About this exercise:
All lines from the line containing "kingdom: Animalia" up to and including the last line of the entries must be written out exactly, with no others.

Supplied information:
+ + +

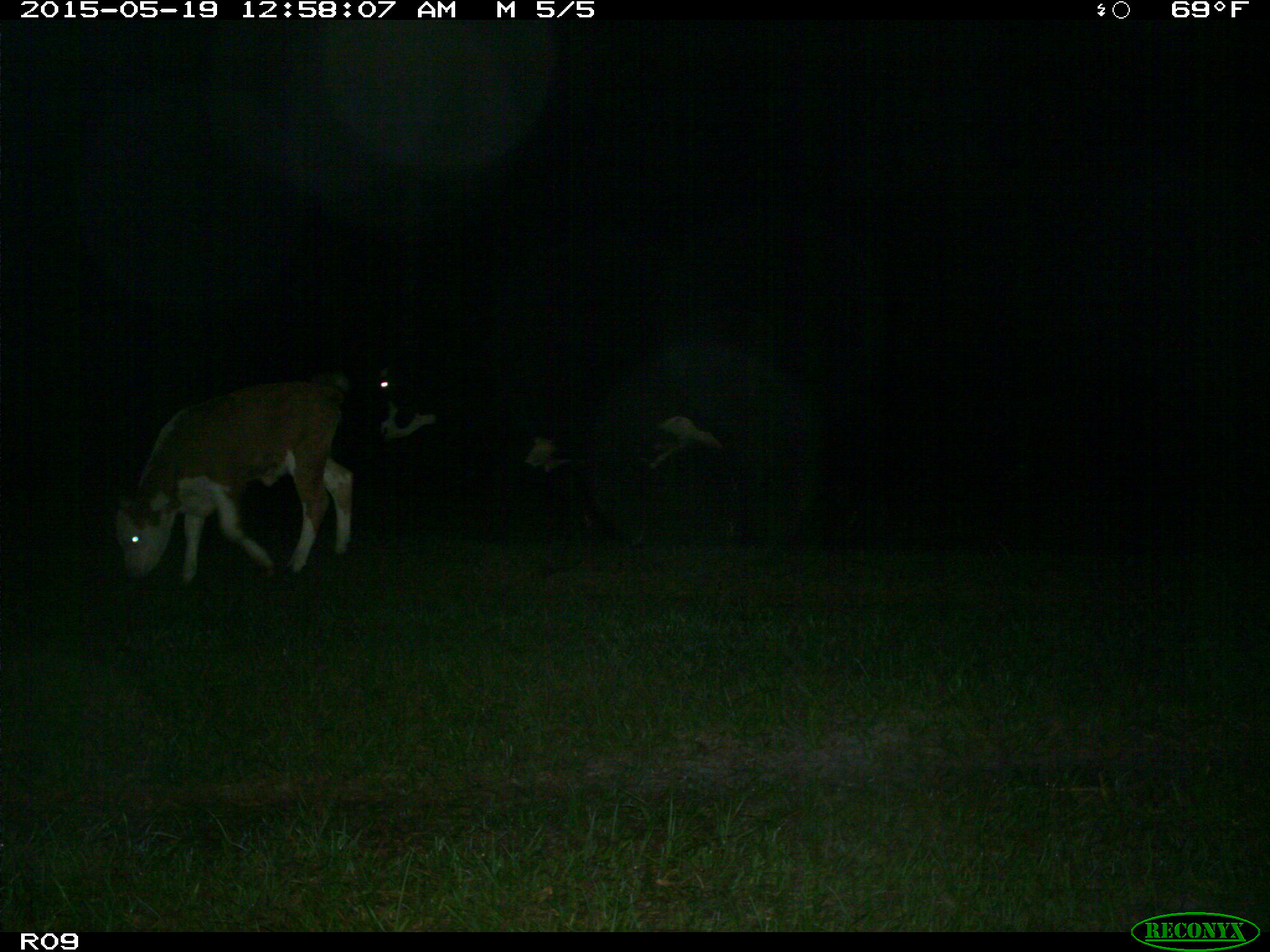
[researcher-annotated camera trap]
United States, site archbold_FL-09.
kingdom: Animalia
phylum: Chordata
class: Mammalia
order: Artiodactyla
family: Bovidae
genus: Bos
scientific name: Bos taurus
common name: domestic cow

+ + +

Written solution:
kingdom: Animalia
phylum: Chordata
class: Mammalia
order: Artiodactyla
family: Bovidae
genus: Bos
scientific name: Bos taurus
common name: domestic cow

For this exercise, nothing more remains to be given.